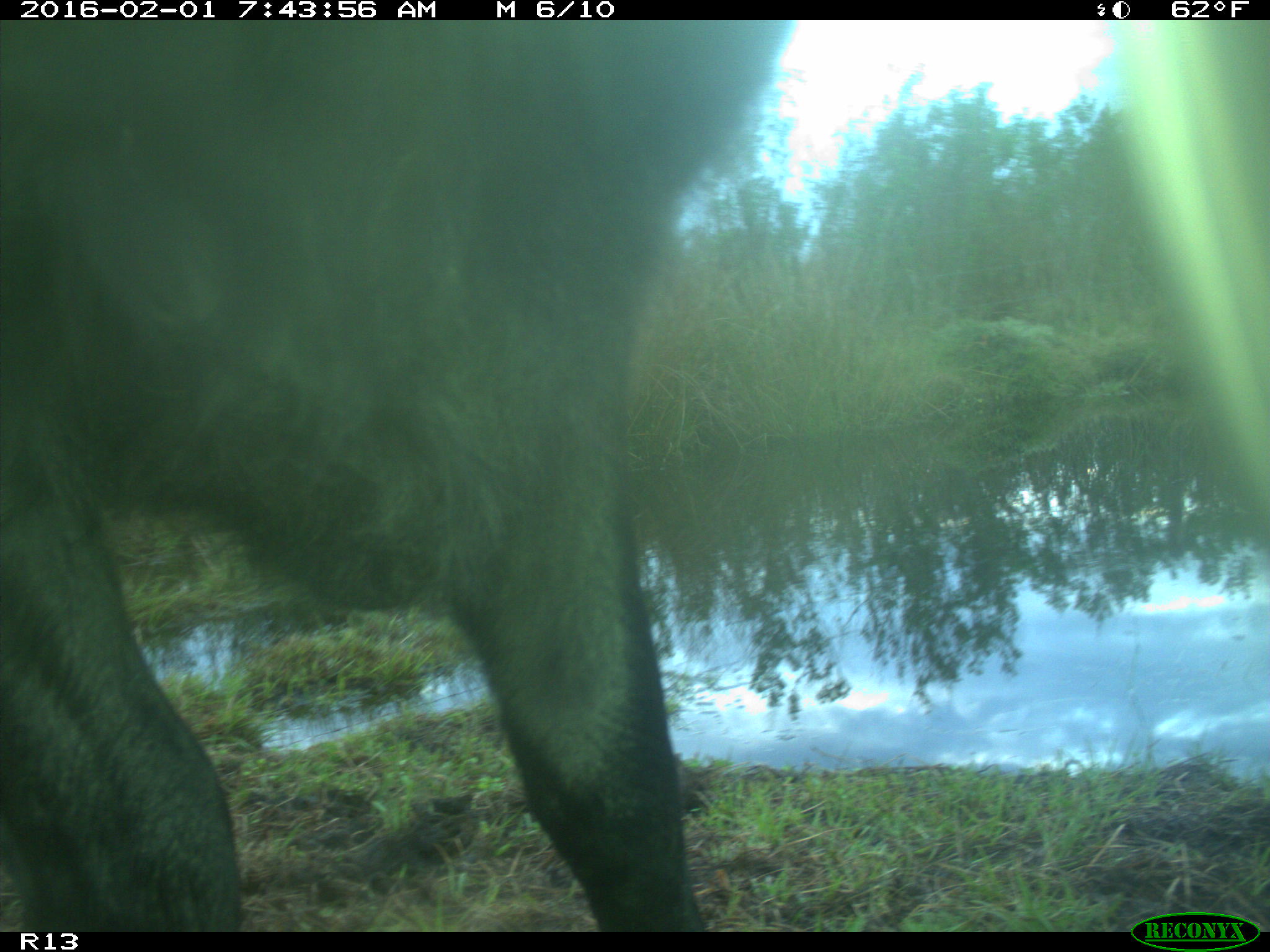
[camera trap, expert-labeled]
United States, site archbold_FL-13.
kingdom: Animalia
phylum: Chordata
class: Mammalia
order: Artiodactyla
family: Bovidae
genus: Bos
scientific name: Bos taurus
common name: domestic cow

=-=-=-=-=

*EXERCISE*. With the pictures omitted, print each line of the data above precisely as given.

*EXERCISE RESPONSE*.
[camera trap, expert-labeled]
United States, site archbold_FL-13.
kingdom: Animalia
phylum: Chordata
class: Mammalia
order: Artiodactyla
family: Bovidae
genus: Bos
scientific name: Bos taurus
common name: domestic cow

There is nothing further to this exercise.